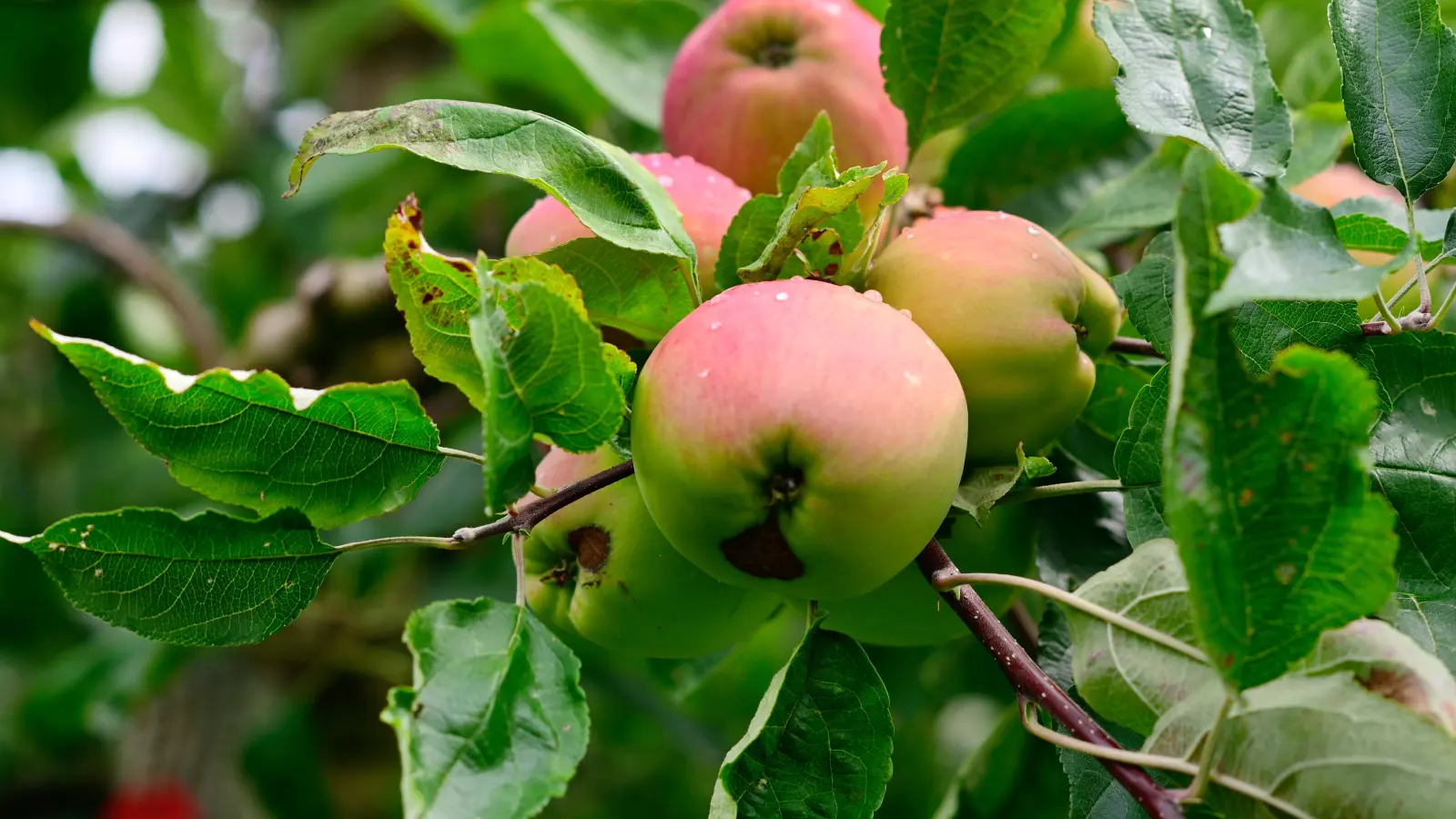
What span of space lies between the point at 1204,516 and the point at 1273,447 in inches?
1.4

* * *

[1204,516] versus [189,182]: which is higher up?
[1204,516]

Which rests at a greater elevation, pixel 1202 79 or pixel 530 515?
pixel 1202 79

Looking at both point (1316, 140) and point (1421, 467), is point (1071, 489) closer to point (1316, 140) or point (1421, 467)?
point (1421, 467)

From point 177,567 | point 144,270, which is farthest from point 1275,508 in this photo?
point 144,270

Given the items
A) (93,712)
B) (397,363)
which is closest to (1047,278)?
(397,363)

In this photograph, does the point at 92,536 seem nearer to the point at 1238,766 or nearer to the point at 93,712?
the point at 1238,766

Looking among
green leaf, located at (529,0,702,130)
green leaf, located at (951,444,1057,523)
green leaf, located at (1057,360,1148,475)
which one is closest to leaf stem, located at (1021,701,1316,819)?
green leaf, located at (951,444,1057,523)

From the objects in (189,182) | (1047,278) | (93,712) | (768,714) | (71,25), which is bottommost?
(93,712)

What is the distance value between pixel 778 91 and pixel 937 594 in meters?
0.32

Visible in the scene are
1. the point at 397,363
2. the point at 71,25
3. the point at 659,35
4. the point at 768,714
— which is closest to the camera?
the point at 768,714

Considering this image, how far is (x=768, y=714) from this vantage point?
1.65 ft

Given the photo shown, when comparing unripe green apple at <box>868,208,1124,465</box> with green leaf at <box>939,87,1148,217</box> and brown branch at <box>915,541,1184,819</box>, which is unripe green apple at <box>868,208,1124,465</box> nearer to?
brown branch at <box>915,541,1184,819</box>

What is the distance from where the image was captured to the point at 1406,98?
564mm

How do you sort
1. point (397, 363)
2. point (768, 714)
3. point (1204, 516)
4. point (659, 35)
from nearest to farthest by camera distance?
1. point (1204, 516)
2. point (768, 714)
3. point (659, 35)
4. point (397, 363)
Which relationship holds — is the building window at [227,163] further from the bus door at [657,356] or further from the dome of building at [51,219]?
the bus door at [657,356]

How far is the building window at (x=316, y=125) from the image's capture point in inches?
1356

DESCRIPTION OF THE TASK: Copy the material word for word, starting at the line that contains "How do you sort" and ending at the line that contains "4. point (397, 363)", with both of those lines included.

EXERCISE OUTPUT:
How do you sort
1. point (397, 363)
2. point (768, 714)
3. point (1204, 516)
4. point (659, 35)
from nearest to farthest by camera distance?
1. point (1204, 516)
2. point (768, 714)
3. point (659, 35)
4. point (397, 363)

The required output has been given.